# EXCERPTED TEXT
*** Begin section ***

The big event this week was moving the baby chickens out of Kat’s room and onto my front porch. (Which is the same porch we use as a kidding parlor in the spring).


Look how big these chickens have gotten! They love to perch on top of their food and water containers.



For the last five days I was in Colorado, visiting my brother. This completely disrupted our way of cleaning the chicken enclosure. Before I left, I would get inside, catch each individual chicken, and hand them to Jan, who’d put them in a bucket. Then, once all the chickens were in the bucket (seriously, no KFC jokes here) we could clean their enclosure, replace the puppy pads, and give them new food and water.


But, that was a two-person method. With me gone, Jan just rolled up the puppy pads without taking the chickens out, and spread new ones, just shooing the chickens to the side she wasn’t working on.


When I returned, the chickens were so big, we didn’t think they’d all fit in one bucket any more. So, on moving day we put twelve chickens in the first bucket - the pink one, that they were used to. That worked great. But, when we started putting the remaining chickens in the other bucket, which was just the same as the pink one, only blue, they all started trying to hop out!



I reached down to catch a new hen, and when I stood up to hand her to Jan, there were two chickens perched on the side of the bucket! Jan had to hold her hands over the bucket to keep the chickens from trying to jump out while I caught the rest. Then, we had to carry the bucket to the front porch very carefully, each of us carrying with one hand, and preventing escapees with the other.


When we got the buckets to the porch, we put a sheet over them to prevent escaping. Still, I was amazed. It was as if they had tried to escape the pink bucket when they were tiny babies, and it couldn’t be done. So, they just didn’t try again. But the blue bucket was a whole different world to them.



I suspect that they could escape their enclosure now. They certainly can fly over their heater at this point. But, so far, they haven’t tried to escape, and I think it may be the pink bucket phenomenon playing out in our favor.


Once the chickens were out on the porch in their covered buckets, we went back to Kat's room, dismantled their enclosure, and carried it onto the porch, where we reassembled it. Here it is, all ready for the return of the chickens:



Those are stall pellets sprinkled all over the puppy pads. We've been very careful to make an uneven surface for them to walk on. Raising them on a flat surface like a tile floor would have ruined their feet.


When we got all the chickens settled into their relocated enclosure, we heard barking. Look at these good dogs just outside my porch door! Clark is the taller one, Vera is the one on the left. They were extremely interested in the chickens. We are extremely interested in keeping them away from the chickens. They know that they’re supposed to guard our goats, but we’re not sure whether they would know that these chickens are also beings they need to guard, or whether they might think they were an extra delightful snack.

*** End section ***

# SUPPLIED DATA
*** Begin section ***

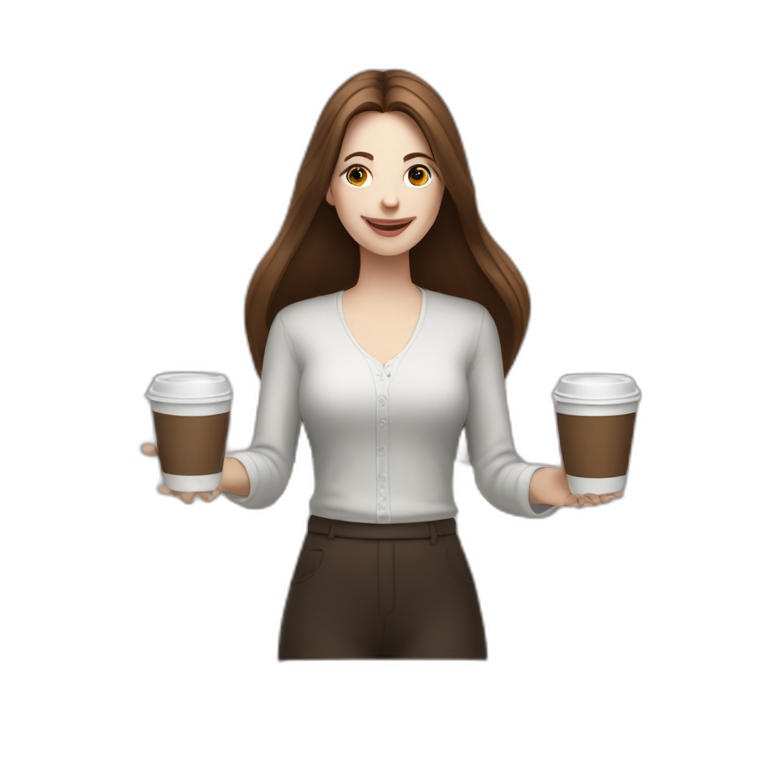 woman juggler with long straight brown hair and pale skin juggling coffee cups and miniature laptops emoji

*** End section ***

# WORK REQUIRED
Continue the account of moving the chickens onto the front porch, starting right after its final sentence.

# ANSWER TO THIS TASK
This porch is a great transitional spot for the chickens. We have to move them again in two weeks. At that point they’ll be going to their chicken coop, which we will probably finish building this weekend. We’ve worked on it (off and on) throughout the spring, and all it needs now is a window and perches.


But, the porch is much more like being outdoors. For one thing, it’s been so hot here that we never opened the windows in Kat’s bedroom. So the baby chicks had never heard the other chickens, or the goats, or the dogs. But, the porch has windows that are permanently open, so they’re getting used to the soundscape of our farm.


On the other hand, that porch is probably the hottest place on our farm. It has a bank of western windows, and the greenhouse effect is enormous. We put a thermometer out there, and it’s regularly over 110 degrees in the afternoons. We're not sure whether these babies would survive that kind of heat.


Jan hung several shade cloths over the windows, and opened the window from my house to the porch and installed an exhaust fan so that my air conditioning would go out to the chickens. But we’re going through another period where the daily high temperature is over 100 degrees. So, we figured out a way to make the cold air from my house go directly down into the chicken enclosure. Look:



I know, it’s kind of jury-rigged, but it works! We have a thermometer inside their enclosure, and one just outside, and there are several degrees difference between the two. These chicks just have to make it through two more hot days, and the weather will break.


Meanwhile, several of them have begun to let us pet them, so our life with chickens is good!